T4 - Salvatore Quasimodo, Alle fronde dei salici (da Giorno dopo giorno)

T4

Salvatore Quasimodo

Alle fronde dei salici

  • Tratto da Giorno dopo giorno, 1947
  • Metro endecasillabi sciolti
Salvatore Quasimodo nasce a Modica, in Sicilia, nel 1901. Il lavoro del padre, capostazione, costringe la famiglia a ripetuti spostamenti nell’isola. Nel 1919 si trasferisce a Roma, per iscriversi alla facoltà di Agraria, ma presto abbandona l’università. Per vivere cambia diversi lavori, sino al 1926, quando viene assunto dal ministero dei Lavori pubblici come geometra. È a Reggio Calabria, Firenze, Imperia e dal 1934 a Milano, dove intreccia amori turbinosi. Nel frattempo pubblica le prime raccolte poetiche, Acque e terre (1930) e Oboe sommerso (1932), con le quali si impone all’attenzione come uno degli interpreti principali della corrente detta Ermetismo, caratterizzata da una tendenza all’oscurità e da uno stile prezioso e allusivo.

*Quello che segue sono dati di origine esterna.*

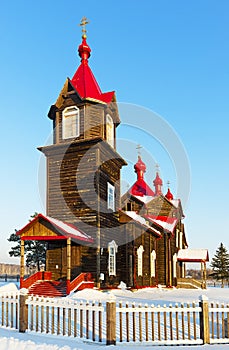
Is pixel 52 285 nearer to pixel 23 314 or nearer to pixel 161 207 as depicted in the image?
pixel 23 314

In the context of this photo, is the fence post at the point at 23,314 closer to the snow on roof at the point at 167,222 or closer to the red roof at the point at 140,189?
the snow on roof at the point at 167,222

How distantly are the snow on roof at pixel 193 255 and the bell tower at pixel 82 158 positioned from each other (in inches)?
579

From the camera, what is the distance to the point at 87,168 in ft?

Nel 1938 lascia l’impiego e lavora come giornalista e traduttore (sua un’importante versione di Lirici greci). Nel 1941 ottiene la cattedra di Letteratura italiana al Conservatorio di Milano. Antifascista, vive momenti difficili sino alla Liberazione. Negli anni Cinquanta la sua fama si consolida a livello internazionale, tanto che nel 1959 riceve il premio Nobel per la Letteratura. Muore a Napoli nel 1968.

All’indomani della Seconda guerra mondiale Quasimodo rievoca gli orrori nei quali l’Italia era sprofondata. Di fronte a una tragedia di tali proporzioni, i poeti non possono fare altro che tacere, costretti dall’angoscia al silenzio.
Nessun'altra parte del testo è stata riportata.